Huge water tanks are helping these Lahaina residents stay in their homes

It could be months before the remaining homes in the Lahaina burn zone will have power and running water.
Published: Sep. 14, 2023 at 4:51 PM HST|Updated: Sep. 14, 2023 at 5:07 PM HST
Email This Link
Share on Pinterest
Share on LinkedIn

HONOLULU (HawaiiNewsNow) - It could be months before water and power are fully restored on Maui. But there is a lifeline and it comes in the form of 400-gallon water tanks.

The military brought in these so-called water buffalos to aid residents.

There’s one serving Kahoma Village near Front Street and the Lahaina Cannery Mall.

Resident Del La Fountain said he came back home the morning after the Lahaina fire and found his home still standing — even as the surrounding community burned.

“We were very lucky. We have 220 homes in this neighborhood, 24 townhomes and one normal home burnt. We did really well, for being on Front Street. It was kind of a miracle,” he said.

“We don’t have power, and we don’t have water. But there’s a few of us here that are living, back moved in and making things work.”

Christopher Fishback, a fuel and water platoon leader with the U.S. Army, said the water buffalos are being refilled regularly.

The military joint task force responding to the Maui wildfires is setting up three distribution points:

  • Leialii Parkway & Hooli Street
  • Lahainaluna Road & Lahaina Bypass
  • Puunoa Place & Kahoma Vally Loop

“We were having to run around and to different places and try to gather water,” La Fountain said.

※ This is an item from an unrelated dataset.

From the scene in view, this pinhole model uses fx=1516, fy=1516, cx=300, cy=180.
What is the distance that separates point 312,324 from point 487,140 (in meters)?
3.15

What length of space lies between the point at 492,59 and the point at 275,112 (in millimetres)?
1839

“And we finally came across some five gallon containers. And having this right here in my neighborhood is huge.”

About 10,000 gallons of water has been distributed so far.

The tanks are usually filled at 9 a.m. and 4 p.m.

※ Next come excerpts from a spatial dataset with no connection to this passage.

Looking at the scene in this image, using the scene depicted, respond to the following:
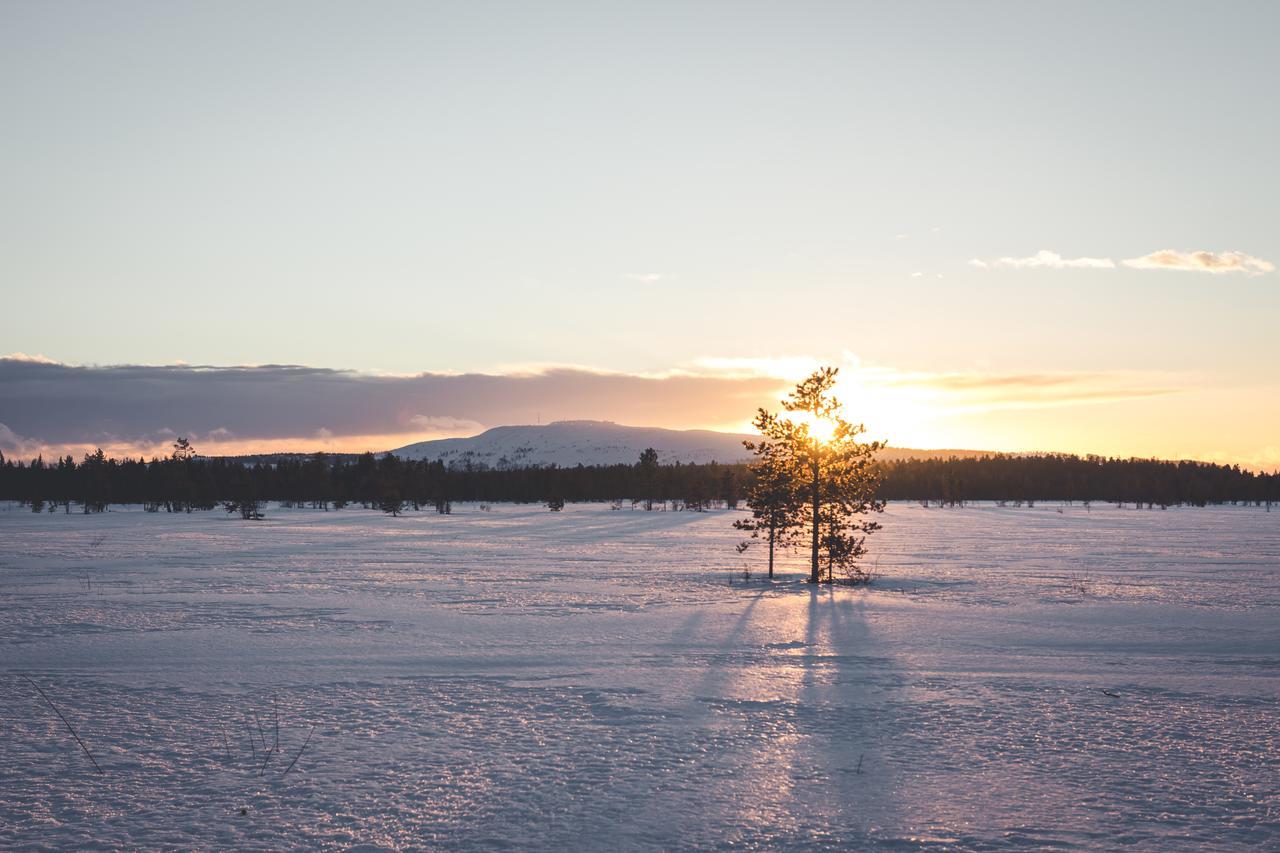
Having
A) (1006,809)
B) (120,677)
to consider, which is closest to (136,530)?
(120,677)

“Just use the water, we’re out here everyday, filling up as needed, so use the water, drink it,” Fishback said.

La Fountain says the water brings comfort to the handful of residents who are back home.

“We have a generator. Now we have a Starlink. Now we’ve got water now. It’s like glamping,” he said.

When asked how he stays positive in a devastating situation, La Fountain said he’s been through some pretty bad fires, including one in Tahoe that burned 100,000 acres.

Still, he adds that this fire is different.

“So much stuff was lost so much historic stuff. And I don’t think you can put that into a scale and compare it to anybody else. I mean, this is a huge disaster,” he said.

Military officials say the water tanks will be available as long as they’re needed.